Hamilton certainly doesn't take the show for granted: "I owe the BBC a great deal," he admits. It maybe didn't need to have two jazz shows in a small country like Northern Ireland but it does. The BBC champions both the shows and gives me a free rein to play the music I want."

The BBC also encouraged Hamilton to do interviews with jazz musicians and in addition to promoting Irish and Ireland-based jazz musicans whenever he can, Hamilton has also been able to persuade some great international names to appear on his show: "I've had some incredible interviews with people like [trumpeter] Randy Brecker, singer Bobby McFerrin, [saxophonist] Jan Garbarek, trumpeter Wynton Marsalis, bassist/singer Richard Bona and [bassist/guitarist] Walter Becker from Steely Dan—they've all been guests on the show and it's been a real thrill."
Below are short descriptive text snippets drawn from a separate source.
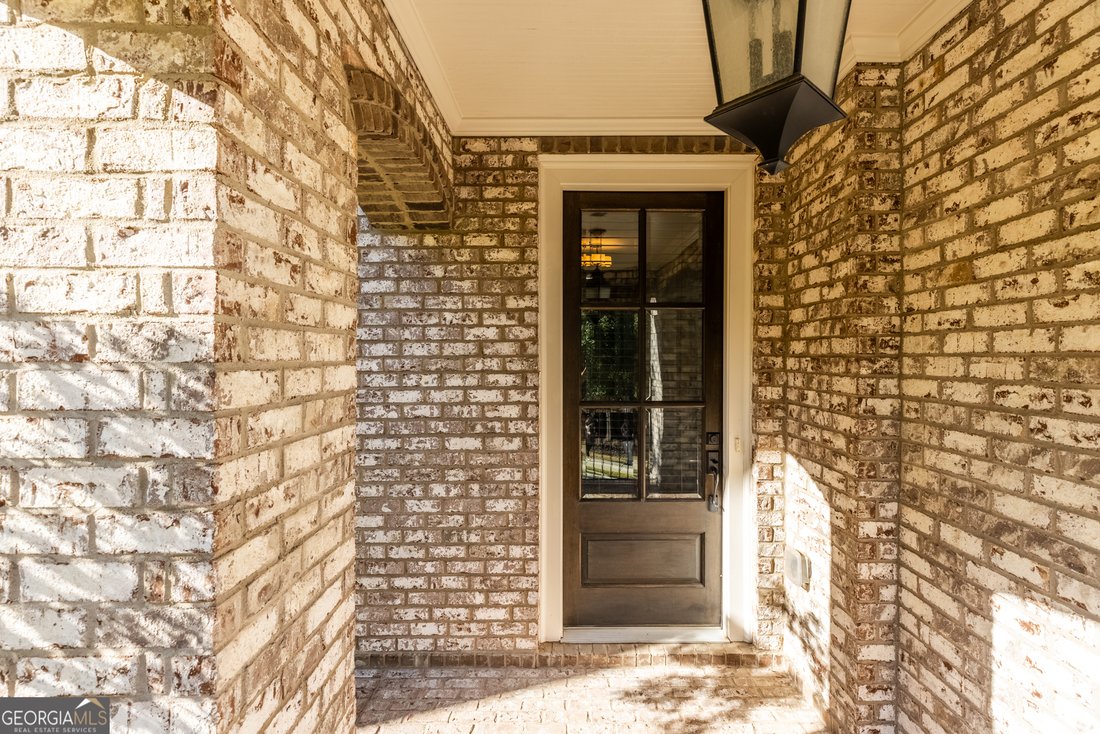 Residential Smyrna In Smyrna, United States For Sale (14823546)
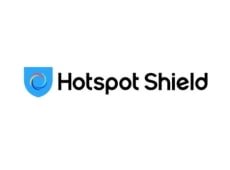 hotspot-shield-getfreetrial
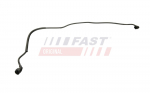 Jahutusvedeliku torustik FAST FT00252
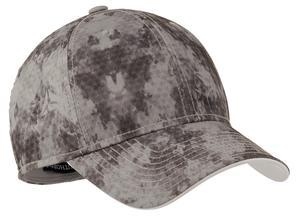 Port Authority Game Day Camouflage Cap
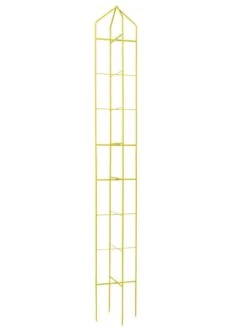 Zenith Folding Garden Supports, Set Of 2 -Garden Decor Store 8600072 19236 tif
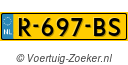 R697BS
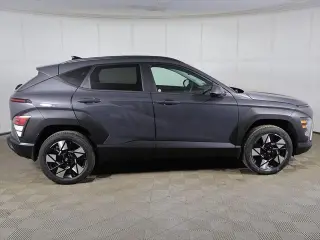 Hyundai KONA 2024 AWD SEL 4p Crossover
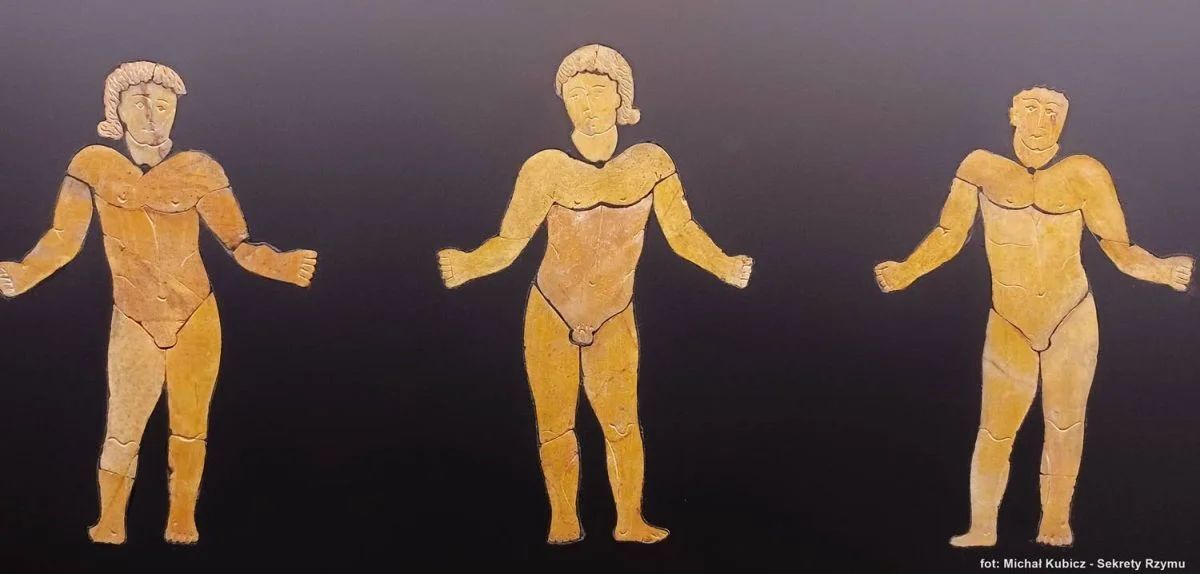 15295898-1c15-425e-98dc-0ce29ee999f5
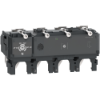 Imagem de ComPacT DISPARADOR NSX400 CA 4P4D 320A 1.3M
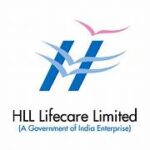 HLL Lifecare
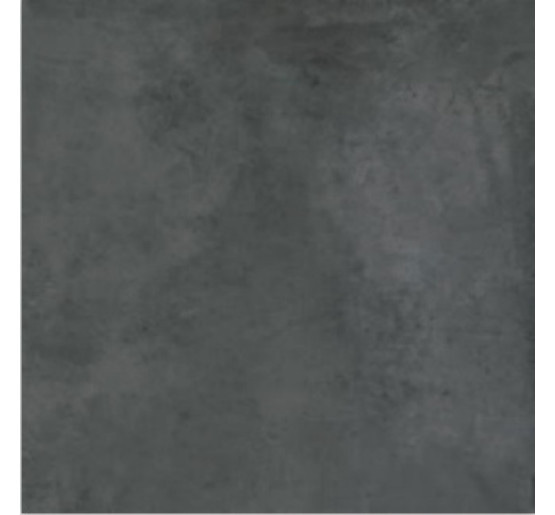 плитка Golden Tile Hygge 60x60 темно-серый (N4П510)
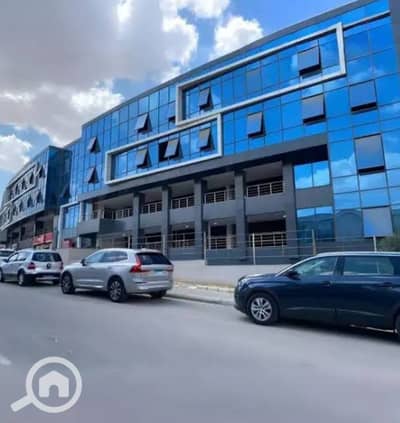 Office for Sale in Sheikh Zayed, Giza - IMG_2825. jpeg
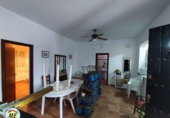Chalet independiente con terreno en venta en La Puebla de Cazalla ref: TR372891 foto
Hamilton has a wish list of musicians he'd still like to interview on his show. Trumpeter Freddie Hubbard, who passed away in 2008 was the one that got away: "I deeply regret not having him on," laments Hamilton. "He was my biggest influence as a trumpet player." Then there's Norwegian trumpeter Mathias Eick: "He's very influential on my music and I believe he has transformed the trumpet almost as much as Michael Brecker transformed the saxophone. The way he sculpts the sound and the way he has restructured the role of the trumpet so that it plays as a rhythm section instrument as well as a melodic instrument makes him one of the most important trumpet players in Europe, if not the world."

Hamilton also cites a very different type of trumpeter in Arturo Sandoval: "Check out the video of him playing the American national anthem at the Orange Bowl and have a box of tissues in close supply and a brush and pan handy because whenever your jaw hits the ground you can brush your teeth up. It's the most unbelievable thing you will ever see," says Hamilton.
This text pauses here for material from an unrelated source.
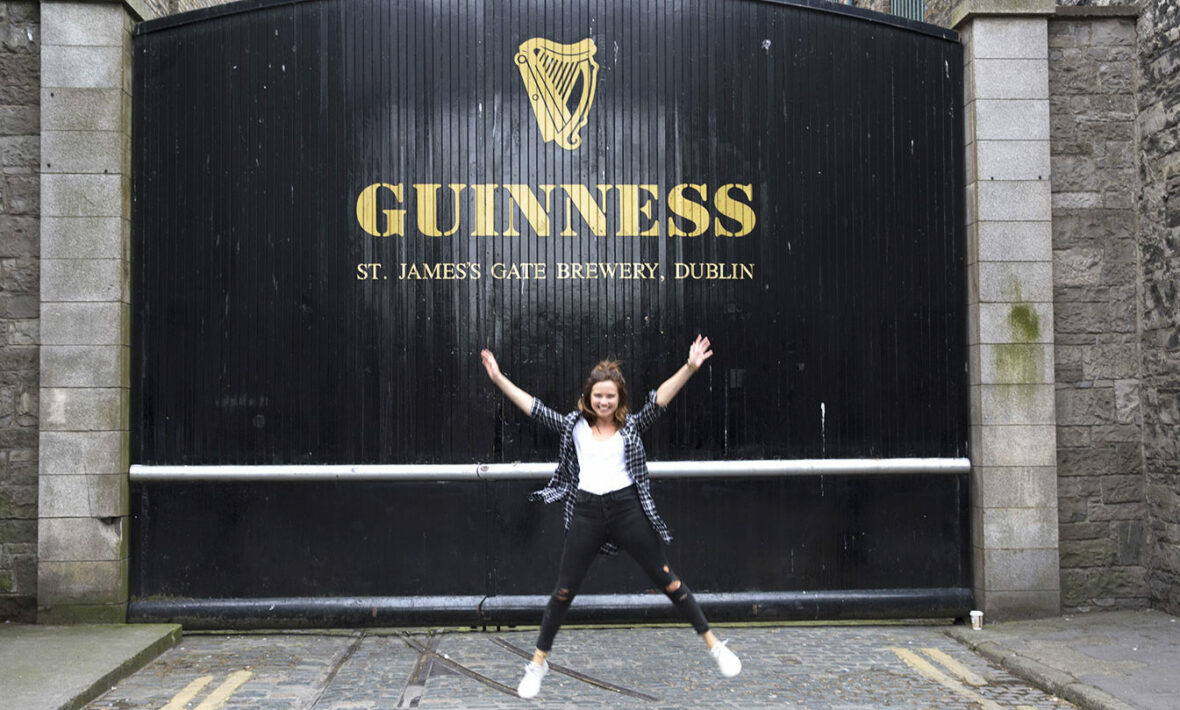 best-pubs-to-drink-guinness-st-patricks-day-dublin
Surprisingly perhaps, it's neither a trumpeter or even a jazz musician who tops Hamilton's interview wish list: "The most important person to me in my life musically speaking is [Steely Dan vocalist] Donald Fagan." Hamilton admits to being a late covert to Steely Dan, having discovered them only in the past ten years but the particular magic that Fagan and Becker weave has impacted Hamilton greatly: "There's something about the vocal harmonies, the intelligence of the lyrics and one of the things that gob smacks me is the role of the drummer and how they hardly ever break the groove. In the drum parts there isn't even a fill. The song comes first. That's what music is about, isn't it?"

Hamilton uses the platform of his radio show to tirelessly promote jazz throughout Ireland. He promotes Ireland's jazz festivals and club gigs and profiles the musicians who are the lifeblood of the national jazz scene: "Anywhere there's a gig I tell people about it," Hamilton says, "you know, to try and cement the jazz family."